• **Supplied passage**

════════════════════

# Took the plunge...



## ktmrder (Sep 24, 2004)

We are now owners of a 2005 28bhs. We will take delivery next week. We are so excited and a little scared! This is our first rv. You all have been so great with information etc. To be honest I was apprehensive of purchasing because of hearing of all the leaks etc. But after further inspection and talking more with our dealer who is awesome I felt better. We are in OKC and hope to get a least one trip in and use it for hunting season too! So thanks again, and we will be here a lot just to get started!

Cami


----------



## luv2rv (Jun 21, 2004)

Congrats!

The 28BHS is an awesome coach. Lots of space and storage for the family.

Enjoy


----------



## Golden Mom (Apr 25, 2004)

Congratulations are your new Outback! I'm sure it will bring you years of enjoyment.

Have a great day! sunny


----------



## CamperAndy (Aug 26, 2004)

Welcome to the Outback world.


----------



## mswalt (Sep 14, 2004)

════════════════════

• **Directives**
(a) In the RV forum thread, what does the first poster say their family now owns?
(b) Carry on the RV forum thread from its final line.
The material placed after this point plays no part in the work.

• **Information supplied**
════════════════════

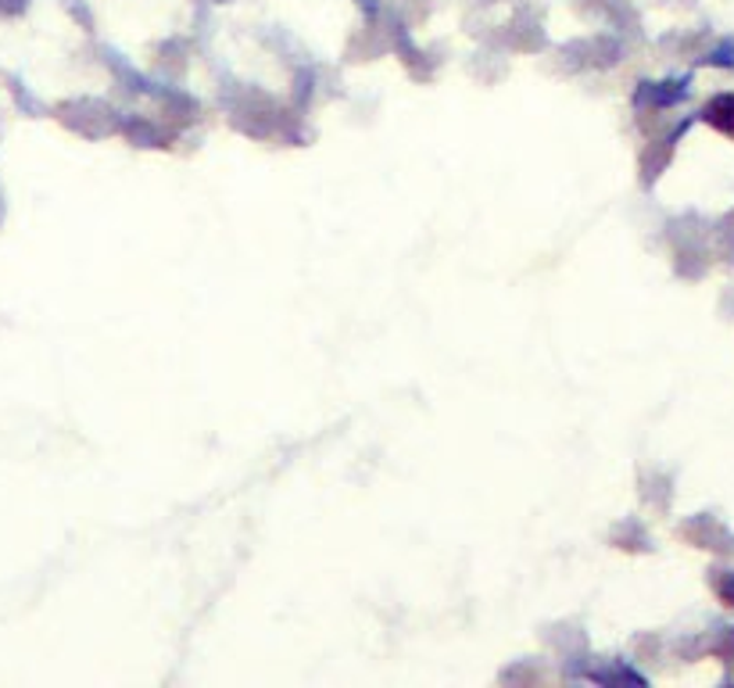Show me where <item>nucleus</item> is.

════════════════════

• **Outputs in order**
(a) A 2005 28bhs.

(b)
Congratualtions on your recent purchase. My wife and I are new, too; just bought ours in August and have had it out only once so far. Looking forward to many upcoming trips. Enjoy yours!!!

We're not too far from y'all--we're in Abilene, TX.

Mark


----------



## Thor (Apr 7, 2004)

Congrats! on the new TT. Hopefully you con get got before winterizing. Maybe you are one of the few lucky ones that do not need to worry about the snow, ice and cold.









Thor


----------



## Y-Guy (Jan 30, 2004)

Congrats on the new Outback and welcome to the Outbackers!


----------



## jallen58 (Oct 27, 2003)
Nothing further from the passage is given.